··· Given text ···
For a nice collection of Hitchens' essays, visit Tablet's roundup, "Just Enough Hitch, For A Day."

Addendum: I opened this brief eulogy by likening Hitchens to Chesterton. Two days ago, when I wrote the above, I didn't realize that one of Hitchens' final deadlines was a review of the new biography of Chesterton by Ian Ker. I learned this fact in the course of reading Ian McEwan's moving tribute to Hitchens in the New York Times. For those who, like me, mourn the loss of a keen, energetic spirit and intellect, I can't recommend the McEwan piece enough.

Image credit: ripped from


andrea said...

I just listened to a rebroadcast of CBC's Jian Ghomeshi interviewing Hitchens in June 2009. Ghomeshi asked him what makes life worth living, and he answered: "Irony, literature, laughing at the misfortunes of others, love, being vindicated/proven right and, oh yes, did I mention laughing at the misfortunes of others?" He was unique.

Hungry Hyaena said...

@ Andrea:

"Unique," indeed. My admiration for the man abounds, despite his vindictiveness. We all have our failings, and complicated figures -- especially those who are willing to wink at their own foibles (if not actually wrestle with them) -- are among the most interesting.

andrea said...

Thanks for the addendum. I love Ian McEwan and will head over there after this!
··· Records provided ···
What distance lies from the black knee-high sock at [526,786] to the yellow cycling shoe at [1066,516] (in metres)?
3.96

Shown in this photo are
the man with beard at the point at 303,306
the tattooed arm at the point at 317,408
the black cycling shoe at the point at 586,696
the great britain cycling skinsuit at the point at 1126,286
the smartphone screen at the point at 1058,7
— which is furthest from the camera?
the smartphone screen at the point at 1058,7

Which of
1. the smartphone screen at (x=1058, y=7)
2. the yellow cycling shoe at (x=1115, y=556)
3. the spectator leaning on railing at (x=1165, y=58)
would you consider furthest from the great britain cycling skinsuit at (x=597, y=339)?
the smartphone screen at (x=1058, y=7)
···
··· Records provided ···
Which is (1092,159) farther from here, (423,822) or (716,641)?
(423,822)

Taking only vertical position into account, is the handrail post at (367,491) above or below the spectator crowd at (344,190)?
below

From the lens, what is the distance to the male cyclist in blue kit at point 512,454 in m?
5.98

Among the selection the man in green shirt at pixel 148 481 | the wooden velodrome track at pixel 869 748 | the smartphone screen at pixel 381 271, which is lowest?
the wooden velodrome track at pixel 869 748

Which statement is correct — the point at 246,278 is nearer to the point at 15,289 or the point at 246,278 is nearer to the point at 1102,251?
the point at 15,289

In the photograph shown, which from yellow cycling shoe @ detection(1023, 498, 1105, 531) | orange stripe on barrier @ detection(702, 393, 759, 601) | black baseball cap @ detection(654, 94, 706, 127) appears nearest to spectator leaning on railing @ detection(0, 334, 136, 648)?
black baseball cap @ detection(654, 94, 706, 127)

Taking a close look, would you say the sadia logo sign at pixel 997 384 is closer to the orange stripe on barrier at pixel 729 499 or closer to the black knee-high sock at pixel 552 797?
···
··· Records provided ···
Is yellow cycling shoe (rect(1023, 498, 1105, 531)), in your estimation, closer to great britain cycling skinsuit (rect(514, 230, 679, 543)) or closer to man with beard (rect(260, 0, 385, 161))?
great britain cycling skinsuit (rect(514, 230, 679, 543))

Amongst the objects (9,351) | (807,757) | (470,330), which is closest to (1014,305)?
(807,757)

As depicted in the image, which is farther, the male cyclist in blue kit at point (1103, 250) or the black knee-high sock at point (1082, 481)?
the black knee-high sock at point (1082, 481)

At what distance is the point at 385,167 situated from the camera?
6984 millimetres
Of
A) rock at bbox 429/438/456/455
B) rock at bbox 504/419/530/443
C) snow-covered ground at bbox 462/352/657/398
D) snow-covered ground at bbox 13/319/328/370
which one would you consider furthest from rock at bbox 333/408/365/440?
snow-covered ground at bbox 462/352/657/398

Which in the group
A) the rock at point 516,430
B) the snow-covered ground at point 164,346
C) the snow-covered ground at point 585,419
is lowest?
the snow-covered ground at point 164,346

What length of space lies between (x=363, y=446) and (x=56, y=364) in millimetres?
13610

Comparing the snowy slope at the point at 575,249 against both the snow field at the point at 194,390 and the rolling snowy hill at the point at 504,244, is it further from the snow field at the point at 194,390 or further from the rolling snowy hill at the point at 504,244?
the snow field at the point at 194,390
···
Actions to take:
A) In the eulogy, who wrote the new biography of Chesterton that Hitchens was reviewing?
B) Please find every line in the entries that contains the word "consider" and copy each of those lines.

Correct answers:
A) Ian Ker

B)
would you consider furthest from the great britain cycling skinsuit at (x=597, y=339)?
which one would you consider furthest from rock at bbox 333/408/365/440?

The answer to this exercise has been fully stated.